▶ [EXERCISE GOAL]: Update the pulsar discovery post by copying it from "Volunteers' Idle Computer" through "the observer's direction.", and change "lighthouse" to "beacon".

▶ [PAGE EXCERPT]:
*** Block opens ***

# Einstein@home finds rare pulsar, gets published



## twilyth (Aug 14, 2010)

This is really cool.  E@home was originally dedicated to finding gravity waves but a couple of years ago they added the search for a special type of pulsar.  The people whose computers found the data leading to the pulsar are given credit in the Science article.  The journals Science and their UK competitor Nature are 2 of the most influential and widely read journals in the world.

Volunteers' Idle Computer Time Turns Up a Celestial Oddball



> A newfound stellar remnant some 17,000 light-years away is not your everyday pulsar. For starters, the hyperdense, swiftly pirouetting object appears to belong to a rare class known as disrupted recycled pulsars. Pulsars are so known because they rotate rapidly—this one spins more than 40 times a second—and give off a beam of radio waves that sweeps across the sky, much like a lighthouse. To an outside observer the radiation appears to pulse each time the beam points in the observer's direction.
> 
> A disrupted recycled pulsar is a former member of a binary stellar pairing that first exploded as a supernova and collapsed to an extraordinarily dense object known as a neutron star, before cannibalizing matter from its neighbor, spinning faster all the while, and finally breaking free from its binary companion when the neighbor exploded as a supernova itself. Disrupted recycled pulsars are uncommon—a recent study estimated that of more than 1,500 known pulsars, only eight are of the disrupted recycled variety.


----------

*** Block closes ***

▶ [INFORMATION GIVEN]:
*** Block opens ***

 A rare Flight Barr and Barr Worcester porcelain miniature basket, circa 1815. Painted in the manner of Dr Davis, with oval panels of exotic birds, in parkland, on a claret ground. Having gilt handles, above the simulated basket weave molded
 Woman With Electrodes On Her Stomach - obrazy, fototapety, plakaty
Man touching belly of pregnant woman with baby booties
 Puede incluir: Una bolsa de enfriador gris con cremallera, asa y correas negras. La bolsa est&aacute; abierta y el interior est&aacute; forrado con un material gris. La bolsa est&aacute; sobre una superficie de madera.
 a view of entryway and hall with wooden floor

*** Block closes ***
*** Block opens ***

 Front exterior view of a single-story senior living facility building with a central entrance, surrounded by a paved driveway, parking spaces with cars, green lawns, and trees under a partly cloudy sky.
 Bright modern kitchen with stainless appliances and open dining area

*** Block closes ***

▶ [RESULT OF THE EXERCISE]:
Volunteers' Idle Computer Time Turns Up a Celestial Oddball



> A newfound stellar remnant some 17,000 light-years away is not your everyday pulsar. For starters, the hyperdense, swiftly pirouetting object appears to belong to a rare class known as disrupted recycled pulsars. Pulsars are so known because they rotate rapidly—this one spins more than 40 times a second—and give off a beam of radio waves that sweeps across the sky, much like a beacon. To an outside observer the radiation appears to pulse each time the beam points in the observer's direction.